I must say that I lament the passing of the noble Lord, Lord Filkin, from the Government's Benches. I can believe only that it occurred in a fit of absentmindedness on behalf of those responsible for making these decisions; and I trust that, once they recover from their spasm, the noble Lord will be quickly restored to the position he so well deserves to occupy. Therefore I shall not utter, or at least not yet, a funeral oration on his behalf.
As my noble friend Lady Anelay said, it was her task to deal with Home Office matters and my task to deal with constitutional matters. To say that my noble friend Lady Anelay and I are rhapsodising at the prospect of another four years of opposition would be to exaggerate. But, nevertheless, I trust that my noble friend and I will conduct our role from these Benches with what I hope is regarded by the other side as our customary good-humoured determination.
But for a moment I shall trespass on my noble friend's territory to speak briefly on the vexed issue of violent crime. Many noble Lords have spoken most eloquently on this topic during the debate; and I think there is a general agreement that we are not going to get much closer to solving this problem simply by increasing the number of policemen and expanding our prisons.
To us, a crucial component of solving the problem is missing from the Government's programme. The noble Baroness, Lady Linklater of Butterstone, referred to the issue of respect. Thirty years ago, when a child left school and entered the world, respect was an instinctive part of his or her social apparatus. It was not something that had to be consciously inculcated; it was there as a result of family upbringing and education. As a society we can no longer rely on that; and, therefore, alongside what we are doing in the criminal justice system we need a proper programme for families and schools to reintroduce what we appear to have lost.

Dataset entries
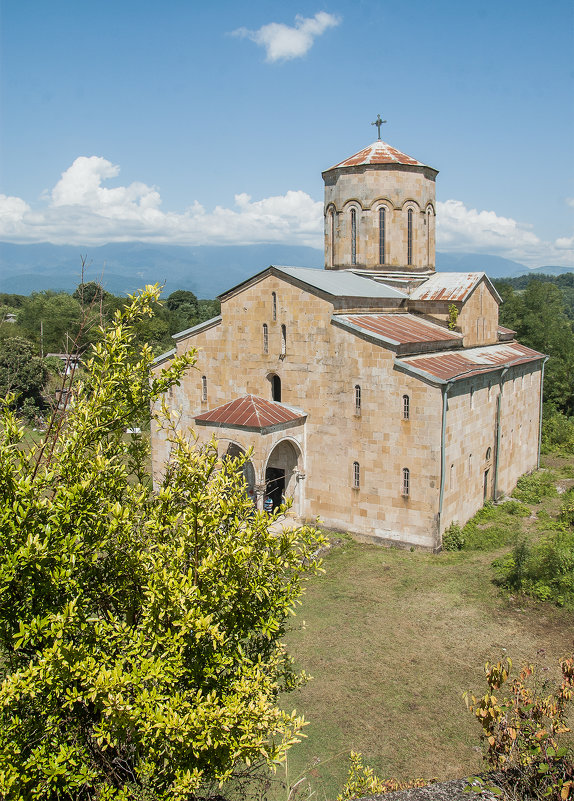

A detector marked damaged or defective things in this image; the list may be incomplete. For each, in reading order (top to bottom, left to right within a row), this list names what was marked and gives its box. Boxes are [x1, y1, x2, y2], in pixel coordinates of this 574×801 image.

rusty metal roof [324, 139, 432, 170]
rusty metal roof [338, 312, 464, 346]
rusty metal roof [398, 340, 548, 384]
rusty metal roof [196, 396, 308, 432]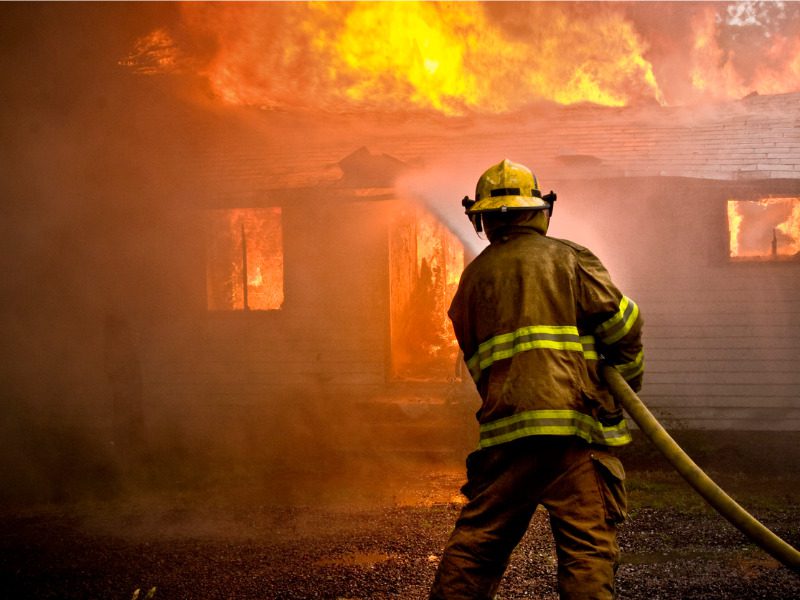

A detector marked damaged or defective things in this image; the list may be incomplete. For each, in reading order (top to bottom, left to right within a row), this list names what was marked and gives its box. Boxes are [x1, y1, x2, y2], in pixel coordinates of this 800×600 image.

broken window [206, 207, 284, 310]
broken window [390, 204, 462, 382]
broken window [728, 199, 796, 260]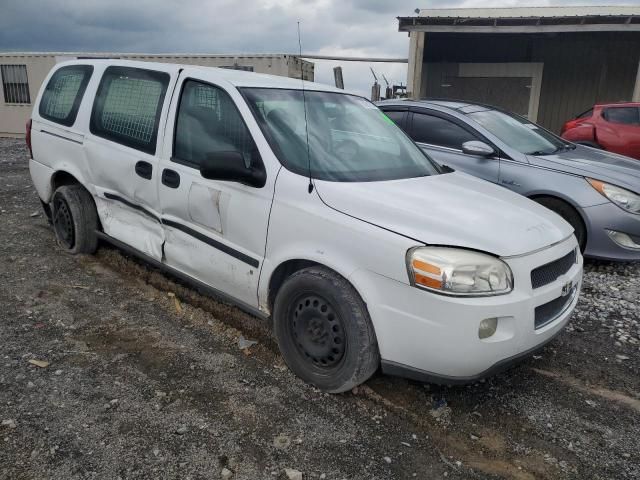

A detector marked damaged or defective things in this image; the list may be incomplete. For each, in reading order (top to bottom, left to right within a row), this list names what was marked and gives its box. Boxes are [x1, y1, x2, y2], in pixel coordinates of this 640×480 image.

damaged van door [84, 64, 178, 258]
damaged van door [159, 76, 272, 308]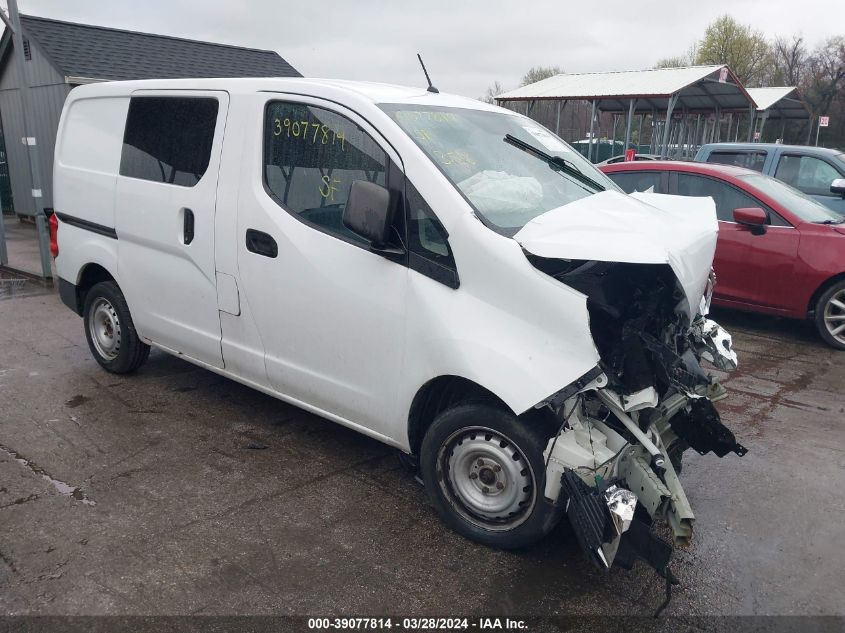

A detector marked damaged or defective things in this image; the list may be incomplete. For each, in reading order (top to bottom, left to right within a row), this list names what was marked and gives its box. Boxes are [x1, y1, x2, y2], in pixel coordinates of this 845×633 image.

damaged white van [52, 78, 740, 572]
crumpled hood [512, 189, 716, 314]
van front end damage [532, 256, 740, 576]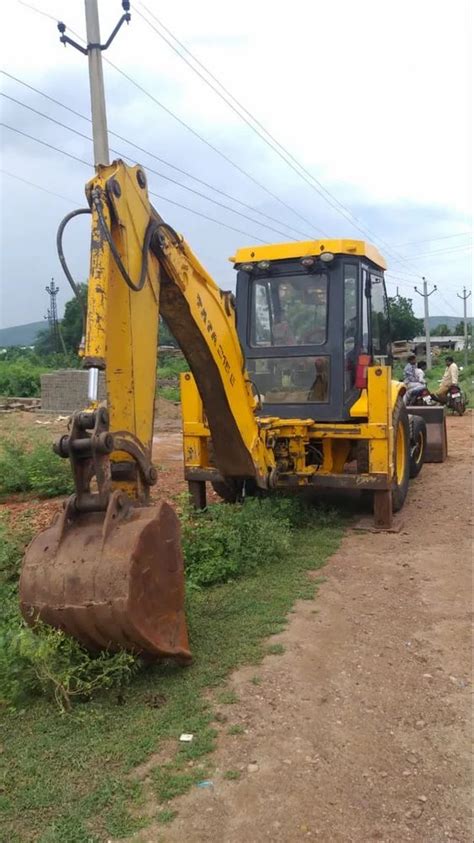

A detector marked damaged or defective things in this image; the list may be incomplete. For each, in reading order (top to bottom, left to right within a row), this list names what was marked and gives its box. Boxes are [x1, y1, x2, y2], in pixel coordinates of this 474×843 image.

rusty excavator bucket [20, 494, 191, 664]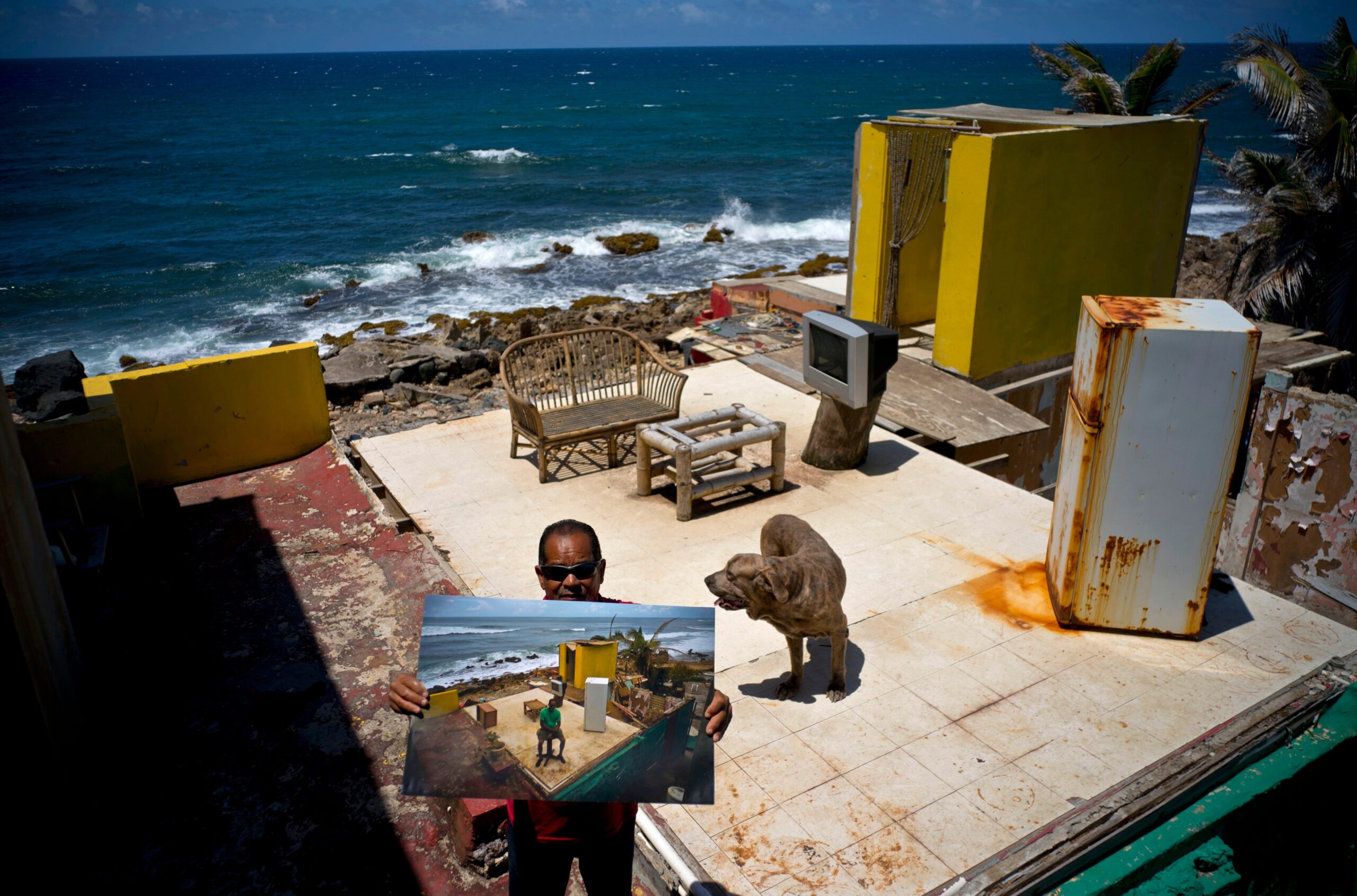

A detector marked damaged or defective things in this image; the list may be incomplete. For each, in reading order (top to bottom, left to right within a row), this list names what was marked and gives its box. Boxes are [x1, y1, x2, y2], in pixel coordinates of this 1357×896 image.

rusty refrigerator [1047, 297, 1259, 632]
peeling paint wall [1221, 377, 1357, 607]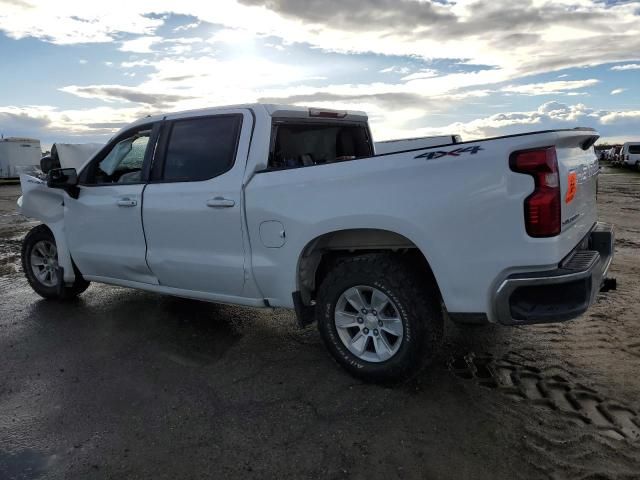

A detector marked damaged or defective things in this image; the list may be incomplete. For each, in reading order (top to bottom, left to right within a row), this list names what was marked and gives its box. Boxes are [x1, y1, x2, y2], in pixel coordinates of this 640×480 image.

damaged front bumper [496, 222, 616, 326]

Work to complete
Condense the paragraph of the speech that begins "To us, a crucial component", keeping its main points. The lines come from a different source than the speech.

Solution for this task
The Government's programme lacks a key part of the solution: respect, a point raised by Lady Linklater of Butterstone. Thirty years ago, school leavers had respect instinctively, from family upbringing and education, without it being deliberately taught. Society can no longer count on that, so alongside the criminal justice work there should be a proper program for families and schools to restore it.